Kulihat para astronout itu mulai muncul dari kabin, tapi kenapa muka mereka tak menunjukkan muka bersuka cita. Aku segera melangkahkan kakiku menuju seseorang astronout itu, namun dia tak terlihat karena banyak reporter yang ternyata lebih siaga daripada aku. Aku mencoba menunggumu saja.
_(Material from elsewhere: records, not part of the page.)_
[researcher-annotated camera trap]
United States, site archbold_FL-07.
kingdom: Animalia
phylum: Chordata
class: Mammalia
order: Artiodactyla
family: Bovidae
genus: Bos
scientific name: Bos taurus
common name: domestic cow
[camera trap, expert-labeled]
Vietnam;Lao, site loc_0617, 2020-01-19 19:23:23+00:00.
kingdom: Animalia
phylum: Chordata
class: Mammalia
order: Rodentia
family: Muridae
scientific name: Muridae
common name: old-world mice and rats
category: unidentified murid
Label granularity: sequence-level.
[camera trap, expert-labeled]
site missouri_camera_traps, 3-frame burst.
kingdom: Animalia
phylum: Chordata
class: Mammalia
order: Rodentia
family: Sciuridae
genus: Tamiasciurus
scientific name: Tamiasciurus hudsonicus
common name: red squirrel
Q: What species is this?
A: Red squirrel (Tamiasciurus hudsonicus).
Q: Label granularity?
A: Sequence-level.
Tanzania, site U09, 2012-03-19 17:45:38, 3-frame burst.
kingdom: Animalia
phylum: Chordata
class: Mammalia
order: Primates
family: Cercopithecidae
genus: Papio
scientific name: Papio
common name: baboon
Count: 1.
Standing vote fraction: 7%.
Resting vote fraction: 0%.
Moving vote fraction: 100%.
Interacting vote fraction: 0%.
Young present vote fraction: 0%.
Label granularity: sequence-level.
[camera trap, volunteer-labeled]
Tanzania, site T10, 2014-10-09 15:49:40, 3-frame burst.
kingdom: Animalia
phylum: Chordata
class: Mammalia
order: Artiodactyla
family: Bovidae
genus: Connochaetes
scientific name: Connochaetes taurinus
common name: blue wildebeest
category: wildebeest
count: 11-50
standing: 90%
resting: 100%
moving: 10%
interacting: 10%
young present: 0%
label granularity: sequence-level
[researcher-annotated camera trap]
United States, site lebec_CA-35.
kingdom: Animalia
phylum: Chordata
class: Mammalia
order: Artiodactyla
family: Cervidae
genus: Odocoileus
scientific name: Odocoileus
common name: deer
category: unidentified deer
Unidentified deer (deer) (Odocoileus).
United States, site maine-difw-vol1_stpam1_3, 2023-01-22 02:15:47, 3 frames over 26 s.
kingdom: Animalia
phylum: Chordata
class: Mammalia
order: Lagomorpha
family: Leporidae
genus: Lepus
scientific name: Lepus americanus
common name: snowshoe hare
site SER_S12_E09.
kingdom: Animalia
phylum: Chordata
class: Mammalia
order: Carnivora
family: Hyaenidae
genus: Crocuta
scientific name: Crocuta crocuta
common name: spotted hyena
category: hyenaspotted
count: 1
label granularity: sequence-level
Samar-samar aku mendengar ada satu astronout yang meninggal, membuatku panik saja!. Aku mencoba menyusup pada kerumunan itu, kudengar astronout itu meninggal karena kehabisan oksigen. Aneh, jantungku menjadi gugup, sepertinya itu astronoutku. Namun aku ingin melihat secara langsung.
Kulihat astronout itu tergeletak tak berdaya diatas tandu. Bukannya tak berdaya, tapi tak bernyawa. "Sherin" seruku tak percaya. Cincin yang kugenggam kini hancur berkeping-keping. Kulihat engkau meninggal membawa sebuah senyuman yang mekar. Ya, karena kau bisa menemukan cita-citamu meski hanya di bulan.
Bersedih bukanlah yang kuinginkan, namun air mataku terproduksi semakin banyak. Setetesnya kujauhkan untuk mengiringi pemakamanmu, Sherin. Walaupun siang, kulihat disudut sana. Phoenix, Hercules, Pegasus berpendar. Dan Sagitarius memancarkan sinarnya yang paling terang, tapi terlihat hampa.
09 April 2010.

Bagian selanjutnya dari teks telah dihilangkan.